Here is what our team found in that ticket:
"I appreciate your patience while I look into this issue. It seems at some point, the mysql_config_editor program led to the creation of the "/root/.mylogin.cnf" file, which is essentially an encoded .my.cnf file that will take precedence over an existing .my.cnf file if it exists.
[20:53:29 [email protected] ~]cPs# cat /root/.mylogin.cnf
[20:53:42 [email protected] ~]cPs# stat /root/.mylogin.cnf
Size: 24 Blocks: 8 IO Block: 4096 regular file
Device: fd01h/64769d Inode: 12731 Links: 1
Access: (0644/-rw-r--r--) Uid: ( 27/ mysql) Gid: ( 27/ mysql)

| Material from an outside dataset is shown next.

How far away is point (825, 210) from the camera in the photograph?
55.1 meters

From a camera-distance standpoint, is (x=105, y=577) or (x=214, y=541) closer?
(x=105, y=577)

Access: 2022-03-26 20:53:42.098070493 -0400
Modify: 2020-11-02 04:15:48.716250029 -0500
Change: 2022-03-26 20:53:14.599820255 -0400
I went ahead and moved this file to the directory you see in the output below:
[20:59:13 [email protected] ~]cPs# mkdir -vp /root/cptechs/94429335
mkdir: created directory ‘/root/cptechs’
mkdir: created directory ‘/root/cptechs/94429335’
[21:12:27 [email protected] ~]cPs# mv -v /root/.mylogin.cnf /root/cptechs/94429335/
‘/root/.mylogin.cnf’ -> ‘/root/cptechs/94429335/.mylogin.cnf’
I believe this will fix the issue; if you keep receiving emails regarding database corruption, feel free to reach out to us. If you have any other questions or concerns, cPanel support is always here to help. It was my pleasure working on this issue with you, and I hope you are satisfied with the experience."
At this point we haven't seen any additional emails sent from the server.